Reproduce word for word everything in the entries below, from the line containing "From your observation, is" down to the end of the entries.

+---+

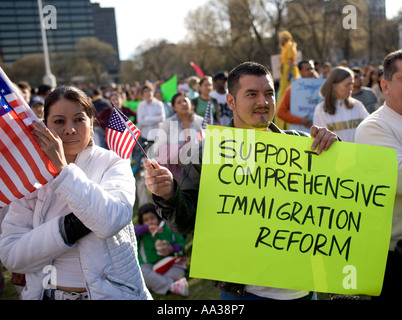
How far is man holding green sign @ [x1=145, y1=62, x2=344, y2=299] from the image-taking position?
1.81m

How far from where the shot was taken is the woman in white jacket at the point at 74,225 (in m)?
1.82

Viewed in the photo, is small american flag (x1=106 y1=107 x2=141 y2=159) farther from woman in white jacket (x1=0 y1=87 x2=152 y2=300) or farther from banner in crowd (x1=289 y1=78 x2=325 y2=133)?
banner in crowd (x1=289 y1=78 x2=325 y2=133)

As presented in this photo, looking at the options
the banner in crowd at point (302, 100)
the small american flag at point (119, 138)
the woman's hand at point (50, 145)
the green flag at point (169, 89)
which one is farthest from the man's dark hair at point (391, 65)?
the green flag at point (169, 89)

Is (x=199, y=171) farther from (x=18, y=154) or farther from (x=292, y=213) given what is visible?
(x=18, y=154)

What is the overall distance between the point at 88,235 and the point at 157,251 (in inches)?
112

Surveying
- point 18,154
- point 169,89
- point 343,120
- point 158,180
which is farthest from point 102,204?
point 169,89

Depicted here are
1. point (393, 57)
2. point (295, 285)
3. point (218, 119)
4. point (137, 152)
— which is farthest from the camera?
point (137, 152)

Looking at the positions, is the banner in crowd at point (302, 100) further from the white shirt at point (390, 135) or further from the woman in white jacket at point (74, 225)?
the woman in white jacket at point (74, 225)

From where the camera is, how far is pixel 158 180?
178 cm

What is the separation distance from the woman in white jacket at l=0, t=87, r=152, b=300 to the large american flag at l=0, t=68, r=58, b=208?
0.06 m
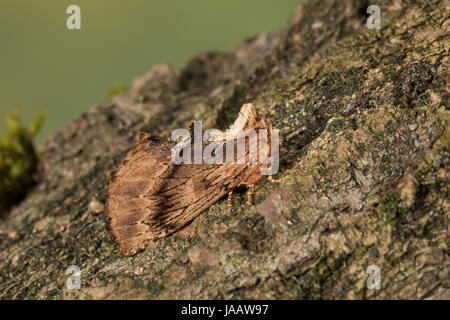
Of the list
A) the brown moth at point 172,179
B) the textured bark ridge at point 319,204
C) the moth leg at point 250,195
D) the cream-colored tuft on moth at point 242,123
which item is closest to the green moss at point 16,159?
the textured bark ridge at point 319,204

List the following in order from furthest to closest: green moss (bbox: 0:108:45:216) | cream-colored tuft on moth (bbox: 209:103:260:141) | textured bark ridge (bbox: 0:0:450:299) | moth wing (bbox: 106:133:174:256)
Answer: green moss (bbox: 0:108:45:216)
cream-colored tuft on moth (bbox: 209:103:260:141)
moth wing (bbox: 106:133:174:256)
textured bark ridge (bbox: 0:0:450:299)

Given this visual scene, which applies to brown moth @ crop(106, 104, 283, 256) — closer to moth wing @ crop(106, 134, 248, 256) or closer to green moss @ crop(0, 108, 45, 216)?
moth wing @ crop(106, 134, 248, 256)

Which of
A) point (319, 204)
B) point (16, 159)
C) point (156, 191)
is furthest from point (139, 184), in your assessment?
point (16, 159)

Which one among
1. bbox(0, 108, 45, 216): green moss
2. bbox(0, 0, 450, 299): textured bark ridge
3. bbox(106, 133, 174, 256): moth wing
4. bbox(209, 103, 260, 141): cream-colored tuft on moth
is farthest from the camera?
bbox(0, 108, 45, 216): green moss

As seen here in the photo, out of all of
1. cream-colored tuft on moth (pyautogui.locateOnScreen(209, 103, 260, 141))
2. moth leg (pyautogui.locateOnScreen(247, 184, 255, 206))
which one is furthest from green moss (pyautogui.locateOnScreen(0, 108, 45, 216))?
moth leg (pyautogui.locateOnScreen(247, 184, 255, 206))

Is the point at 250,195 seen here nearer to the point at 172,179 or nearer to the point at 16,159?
the point at 172,179

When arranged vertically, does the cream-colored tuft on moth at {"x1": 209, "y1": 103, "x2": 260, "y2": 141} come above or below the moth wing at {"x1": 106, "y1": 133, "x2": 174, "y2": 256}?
above

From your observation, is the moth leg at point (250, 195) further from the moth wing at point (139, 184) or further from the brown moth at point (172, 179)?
the moth wing at point (139, 184)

+---+

The answer:
From your observation, is the moth leg at point (250, 195) further from the moth wing at point (139, 184) or further from the brown moth at point (172, 179)?
the moth wing at point (139, 184)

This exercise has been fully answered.